"There is nothing outside a person that by going in can defile a person.” Or as Eugene Peterson translates it, “It’s not what you swallow that pollutes your life.” I’m tempted to disagree. A few months ago I visited Senegal, West Africa. I spent the entire six-hour return flight from Dakar to Paris in the airplane bathroom. I was so weak and dehydrated that I was taken by wheelchair to the medical center at Charles deGaulle Airport. It was probably some intestinal bug, or a reaction to the malaria prevention drug I took, but it was undoubtedly something I swallowed. “There is nothing outside a person that by going in can defile” a person? I’m sorry, but I felt defiled.
What goes into a person can defile a person. Ask a drug addict or an alcoholic: it’s the drugs or the booze that’s at fault. But Jesus’s diagnosis is that there’s a deeper problem that comes from within. Spiritual impurity or moral defilement starts on the inside. It arises from the heart. We all suffer from this heart disease, from a kind of spiritual arteriosclerosis for which the only cure is the healing medicine of Jesus’s grace.
In the Bible the heart is not simply the organ that pumps blood through the body; it’s a metaphor for a person’s innermost core or spiritual center. “Heart” is shorthand for “the total person,” for “one’s whole being or self.” A pure heart is a life directed and devoted totally and unreservedly to God. God sees, tests and searches the hidden depths of the human heart. The phrase “hardness of heart” is used not only for God’s people’s enemies, like Pharaoh in Egypt, but also for God’s people, Israel. In the New Testament it describes not only the scribes and Pharisees but also the disciples (Mark 6:52). A hardhearted person is self-centered, impervious to spiritual things, resistant or closed off to God and what God wants to do in that person’s life. It is deep below the surface of our lives, then, that God begins a work of renewing grace in us. The real action is deep in the heart.
Jesus takes issue with those whose spiritual focus is on the surface, who are concerned solely with outward actions. He is perturbed by those who have reduced religion to doing the “right things,” to looking good, to maintaining outward appearances. He is repulsed by their superficial, skin-deep faith because, as C. F. D. Moule says, “Externals are worse than useless, unless the heart is in the right place.”
Jesus saw a preoccupation with the external when he looked at the scribes—the expert Bible teachers, the religion professors with their PhDs in theology and hermeneutics—and the Pharisees—the devout guardians of the faith, the religion experts, the senior pastors and serious churchgoers. These people knew the holiness code cover to cover and could quote you chapter and verse. They’d become “purity professionals,” ritual specialists.
But something was wrong, something was missing. The more they focused on outward actions, the less attention they gave to inner attitudes. They were going through the motions but losing sight of their deeper motivations. They focused on the rules but neglected a relationship with the living God. They gave lip service but did not give themselves in loving service. They washed their hands but did not have a clean heart.
“You hypocrites!” Jesus says, quoting the prophet Isaiah. You play-actors, you pretenders. You phonies!
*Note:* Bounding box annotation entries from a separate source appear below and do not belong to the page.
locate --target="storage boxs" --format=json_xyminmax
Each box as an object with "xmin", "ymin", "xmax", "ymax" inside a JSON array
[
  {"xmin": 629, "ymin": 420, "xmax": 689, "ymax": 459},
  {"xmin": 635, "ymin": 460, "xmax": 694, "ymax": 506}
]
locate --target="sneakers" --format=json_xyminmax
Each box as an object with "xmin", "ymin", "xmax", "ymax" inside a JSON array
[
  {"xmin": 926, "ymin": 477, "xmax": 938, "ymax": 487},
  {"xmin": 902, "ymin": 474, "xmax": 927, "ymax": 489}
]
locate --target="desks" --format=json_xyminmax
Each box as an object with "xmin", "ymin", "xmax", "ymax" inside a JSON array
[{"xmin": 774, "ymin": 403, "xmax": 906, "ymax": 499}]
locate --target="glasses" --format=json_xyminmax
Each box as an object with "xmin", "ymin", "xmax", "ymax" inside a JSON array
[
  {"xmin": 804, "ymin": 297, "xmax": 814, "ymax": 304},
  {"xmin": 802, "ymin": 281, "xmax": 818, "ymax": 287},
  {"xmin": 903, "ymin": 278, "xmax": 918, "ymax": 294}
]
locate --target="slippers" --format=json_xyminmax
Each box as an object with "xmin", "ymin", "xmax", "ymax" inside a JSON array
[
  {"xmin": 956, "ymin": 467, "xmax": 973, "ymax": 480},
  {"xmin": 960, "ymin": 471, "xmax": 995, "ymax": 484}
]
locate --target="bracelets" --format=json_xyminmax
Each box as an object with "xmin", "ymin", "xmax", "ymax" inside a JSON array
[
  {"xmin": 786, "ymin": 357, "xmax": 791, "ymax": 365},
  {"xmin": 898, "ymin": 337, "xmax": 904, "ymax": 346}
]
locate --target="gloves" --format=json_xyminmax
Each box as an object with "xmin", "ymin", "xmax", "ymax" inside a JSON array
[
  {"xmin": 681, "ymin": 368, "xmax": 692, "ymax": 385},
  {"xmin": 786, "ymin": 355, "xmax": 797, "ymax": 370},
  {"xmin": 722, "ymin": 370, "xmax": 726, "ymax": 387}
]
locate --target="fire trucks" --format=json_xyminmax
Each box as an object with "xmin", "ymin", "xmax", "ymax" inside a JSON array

It’s ironic that the first-century Bible believers and the big-time Bible defenders are the ones who end up being the worst Bible breakers, because they do not realize that, as Mary Ann Tolbert says in Sowing the Gospel, “if the heart is God’s ground, nothing else is required; and if the heart is not God’s ground, nothing else will suffice.” “Imagine a youngster learning to play the piano,” suggests Frederick Buechner. The child “holds his hands just as he’s been told . . . he has memorized the piece perfectly. He has hit all the proper notes with deadly accuracy. But his heart’s not in it, only his fingers. What he’s playing is a sort of music, but nothing that will start voices singing or feet tapping.”
When it comes to faith, are our hearts in it or only our fingers? Are we allowing God’s renewing grace to work in us from deep within? Are we willing to be changed from the inside out?
Some time ago, a man in my church who was attending a class on spiritual transformation told another member, a 94-year-old woman, about the class. She responded, “I’d like to go!” It’s never too late to experience the ongoing transforming presence of God in our lives. We’re never too old for God to work on us from the inside out.